> [INPUT RECORDS]:
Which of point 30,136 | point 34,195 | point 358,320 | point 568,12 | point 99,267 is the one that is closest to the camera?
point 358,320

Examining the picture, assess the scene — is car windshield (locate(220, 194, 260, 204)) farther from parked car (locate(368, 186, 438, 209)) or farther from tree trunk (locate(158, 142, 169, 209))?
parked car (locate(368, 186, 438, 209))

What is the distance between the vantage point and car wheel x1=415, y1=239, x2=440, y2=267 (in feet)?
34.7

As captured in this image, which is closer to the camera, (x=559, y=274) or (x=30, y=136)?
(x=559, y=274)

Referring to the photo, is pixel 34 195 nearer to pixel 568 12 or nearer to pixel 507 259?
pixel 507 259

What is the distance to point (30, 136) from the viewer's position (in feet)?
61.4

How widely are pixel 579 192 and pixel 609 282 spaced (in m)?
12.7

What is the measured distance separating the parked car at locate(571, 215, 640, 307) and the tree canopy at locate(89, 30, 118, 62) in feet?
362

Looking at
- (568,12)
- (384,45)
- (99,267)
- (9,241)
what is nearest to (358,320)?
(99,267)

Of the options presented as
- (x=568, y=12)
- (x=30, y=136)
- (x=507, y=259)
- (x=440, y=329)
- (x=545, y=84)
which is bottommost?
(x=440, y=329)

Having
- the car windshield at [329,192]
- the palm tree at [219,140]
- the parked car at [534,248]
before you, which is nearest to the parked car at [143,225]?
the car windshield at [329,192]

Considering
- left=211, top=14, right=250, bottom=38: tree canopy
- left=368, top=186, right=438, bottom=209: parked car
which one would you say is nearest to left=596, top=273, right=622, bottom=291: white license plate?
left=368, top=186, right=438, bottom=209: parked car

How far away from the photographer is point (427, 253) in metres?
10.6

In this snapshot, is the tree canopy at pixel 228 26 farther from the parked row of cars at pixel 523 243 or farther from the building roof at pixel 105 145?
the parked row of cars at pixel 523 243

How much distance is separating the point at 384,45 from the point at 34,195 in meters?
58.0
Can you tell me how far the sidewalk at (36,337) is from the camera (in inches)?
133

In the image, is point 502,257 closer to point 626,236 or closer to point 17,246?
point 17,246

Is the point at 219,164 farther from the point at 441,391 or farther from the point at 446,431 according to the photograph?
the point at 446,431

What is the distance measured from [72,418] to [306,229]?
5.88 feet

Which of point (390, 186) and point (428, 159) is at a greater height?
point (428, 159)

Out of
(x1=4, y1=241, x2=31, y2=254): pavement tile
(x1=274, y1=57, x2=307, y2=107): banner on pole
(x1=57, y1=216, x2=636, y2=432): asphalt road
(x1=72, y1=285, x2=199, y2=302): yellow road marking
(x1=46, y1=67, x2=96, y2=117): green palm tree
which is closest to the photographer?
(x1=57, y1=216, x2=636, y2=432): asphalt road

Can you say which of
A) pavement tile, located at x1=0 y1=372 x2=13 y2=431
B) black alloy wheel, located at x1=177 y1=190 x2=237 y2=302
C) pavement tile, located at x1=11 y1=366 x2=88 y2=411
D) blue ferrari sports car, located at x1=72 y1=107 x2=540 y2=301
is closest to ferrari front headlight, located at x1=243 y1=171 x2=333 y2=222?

> [WRITTEN PROBLEM]:
Output the listing above word for word.

> [SOLUTION FOR THIS EXERCISE]:
Which of point 30,136 | point 34,195 | point 358,320 | point 568,12 | point 99,267 is the one that is closest to the camera?
point 358,320

Examining the picture, assess the scene — is car windshield (locate(220, 194, 260, 204)) farther from parked car (locate(368, 186, 438, 209)) or farther from tree trunk (locate(158, 142, 169, 209))?
parked car (locate(368, 186, 438, 209))

What is the distance between the vantage point and car wheel x1=415, y1=239, x2=440, y2=267 (in feet)?
34.7

As captured in this image, which is closer to the camera, (x=559, y=274) or (x=30, y=136)?
(x=559, y=274)

Referring to the photo, is pixel 34 195 nearer to pixel 568 12 or nearer to pixel 507 259?
pixel 507 259

What is the distance to point (30, 136) from the viewer's position (in feet)?
61.4

How widely are pixel 579 192 and pixel 609 282 spaced (in m)?
12.7

What is the measured distance separating the parked car at locate(571, 215, 640, 307) and the tree canopy at locate(89, 30, 118, 62) in feet?
362

Looking at
- (568,12)
- (384,45)
- (99,267)
- (9,241)
what is nearest to (358,320)?
(99,267)

Of the options presented as
- (x=568, y=12)
- (x=30, y=136)
- (x=507, y=259)
- (x=440, y=329)
- (x=545, y=84)
which is bottommost?
(x=440, y=329)

Having
- the car windshield at [329,192]
- the palm tree at [219,140]
- the parked car at [534,248]
before you, which is nearest to the parked car at [143,225]?
the car windshield at [329,192]

Considering
- left=211, top=14, right=250, bottom=38: tree canopy
- left=368, top=186, right=438, bottom=209: parked car
which one would you say is nearest to left=596, top=273, right=622, bottom=291: white license plate?
left=368, top=186, right=438, bottom=209: parked car

How far away from the photographer is point (427, 253) in metres?
10.6

In this snapshot, is the tree canopy at pixel 228 26 farther from the parked row of cars at pixel 523 243 or farther from the building roof at pixel 105 145?
the parked row of cars at pixel 523 243

How much distance is separating the point at 384,45 from the point at 34,195 in meters?
58.0
Can you tell me how far the sidewalk at (36,337) is from the camera (in inches)?
133

In the image, is point 502,257 closer to point 626,236 or closer to point 17,246?
point 17,246

Is the point at 219,164 farther from the point at 441,391 or farther from the point at 446,431 according to the photograph?
the point at 446,431

What is the distance measured from [72,418] to [306,229]?
5.88 feet

Which of point (390, 186) and point (428, 159) is at a greater height?
point (428, 159)

Out of
(x1=4, y1=241, x2=31, y2=254): pavement tile
(x1=274, y1=57, x2=307, y2=107): banner on pole
(x1=57, y1=216, x2=636, y2=432): asphalt road
(x1=72, y1=285, x2=199, y2=302): yellow road marking
(x1=46, y1=67, x2=96, y2=117): green palm tree
which is closest to the photographer?
(x1=57, y1=216, x2=636, y2=432): asphalt road

Can you say which of
A) pavement tile, located at x1=0 y1=372 x2=13 y2=431
B) black alloy wheel, located at x1=177 y1=190 x2=237 y2=302
C) pavement tile, located at x1=11 y1=366 x2=88 y2=411
D) blue ferrari sports car, located at x1=72 y1=107 x2=540 y2=301
is closest to ferrari front headlight, located at x1=243 y1=171 x2=333 y2=222?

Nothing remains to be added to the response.